→ **SOURCE TEXT**:
▼

Both PXE and normal networking under Linux are working again :-)
I BIOS-upgrade alone did not help (actually, it was a downgrade^^)

Please write something about this solution in the error message about the wrong crc, it would help many people.

Thanks,
Michael Fritscher

Simon Sigre (simon-sigre) wrote :

Michael as im having the same issue; i might try and do the same. Quite disappointing that we have to rely on Windows to bail us out. Ive even tried compiling the Intel drivers under Linux with the same error. Perhaps a live Windows Distro like Barts PE? I dont want to have to put the V1sta disks in and blow away my Ubuntu install.

Try to get a Vista DVD from somebody. You can actually boot them in a sort of Live System, perhaps you can install the drivers in it (the installation does not need a restart).

zika (4zika4) wrote :

hello,

a week ago I have upgraded my Hardy to Intrepid beta on 3 machines. the oldest one is still with Intrepid but two new had to be downgraded to Hardy since network did not work.

is it safe now to upgrade them to Intrepid beta or should I wait for official release?

Changed in linux:
status: In Progress → Fix Released
Yingying Zhao (yingying-zhao) wrote :
Download full text (4.7 KiB)

This is the patch which has passed Intel's testing and with this patch that issue can't be reproduced again now. It looks to be a work-around and with the .28 a fix for the root cause of the problem.

▲

Stored dataset items

▼

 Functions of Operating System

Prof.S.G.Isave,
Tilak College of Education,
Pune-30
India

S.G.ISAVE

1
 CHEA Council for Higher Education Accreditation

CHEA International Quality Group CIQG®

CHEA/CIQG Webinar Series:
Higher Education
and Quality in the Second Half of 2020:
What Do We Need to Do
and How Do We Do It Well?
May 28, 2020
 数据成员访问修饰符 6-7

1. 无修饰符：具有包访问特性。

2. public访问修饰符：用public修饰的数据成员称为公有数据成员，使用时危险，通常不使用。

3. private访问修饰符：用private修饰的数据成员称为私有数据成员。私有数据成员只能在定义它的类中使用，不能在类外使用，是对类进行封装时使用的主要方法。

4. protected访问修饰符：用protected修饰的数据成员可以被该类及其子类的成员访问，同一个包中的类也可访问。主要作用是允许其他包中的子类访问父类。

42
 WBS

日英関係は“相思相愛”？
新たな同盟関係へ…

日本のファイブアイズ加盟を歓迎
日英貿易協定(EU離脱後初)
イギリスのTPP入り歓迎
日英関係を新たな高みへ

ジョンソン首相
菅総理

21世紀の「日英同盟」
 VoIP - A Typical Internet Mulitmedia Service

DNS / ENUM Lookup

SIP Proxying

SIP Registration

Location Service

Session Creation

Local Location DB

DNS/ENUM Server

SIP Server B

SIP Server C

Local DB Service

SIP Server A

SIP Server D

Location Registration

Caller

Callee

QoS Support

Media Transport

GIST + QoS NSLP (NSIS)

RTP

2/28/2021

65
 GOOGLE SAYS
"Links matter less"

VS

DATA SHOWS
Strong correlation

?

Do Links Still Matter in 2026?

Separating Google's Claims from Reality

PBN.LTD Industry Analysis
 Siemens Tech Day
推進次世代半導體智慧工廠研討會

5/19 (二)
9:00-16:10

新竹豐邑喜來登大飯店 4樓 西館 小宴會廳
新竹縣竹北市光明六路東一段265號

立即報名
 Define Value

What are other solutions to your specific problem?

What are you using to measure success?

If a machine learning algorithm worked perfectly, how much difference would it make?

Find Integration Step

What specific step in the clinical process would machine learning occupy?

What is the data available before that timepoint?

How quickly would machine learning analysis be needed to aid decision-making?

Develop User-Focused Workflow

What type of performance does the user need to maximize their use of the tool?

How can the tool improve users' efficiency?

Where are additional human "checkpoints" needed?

▲

→ **EXERCISE DETAILS**: Please summarize the Linux networking thread in exactly three sentences.

→ **TASK OUTPUT**: Michael Fritscher reports that PXE and normal networking under Linux work again and asks that the error message about the wrong crc mention this solution. Simon Sigre has the same issue and got the same error after compiling the Intel drivers under Linux, so a reply suggests booting a Vista DVD as a kind of live system to install the drivers. zika asks whether it is safe to move two machines back to Intrepid beta after their network failed, and the status then changes to Fix Released as Yingying Zhao posts a patch that passed Intel's testing, described as a work-around with a root-cause fix in .28.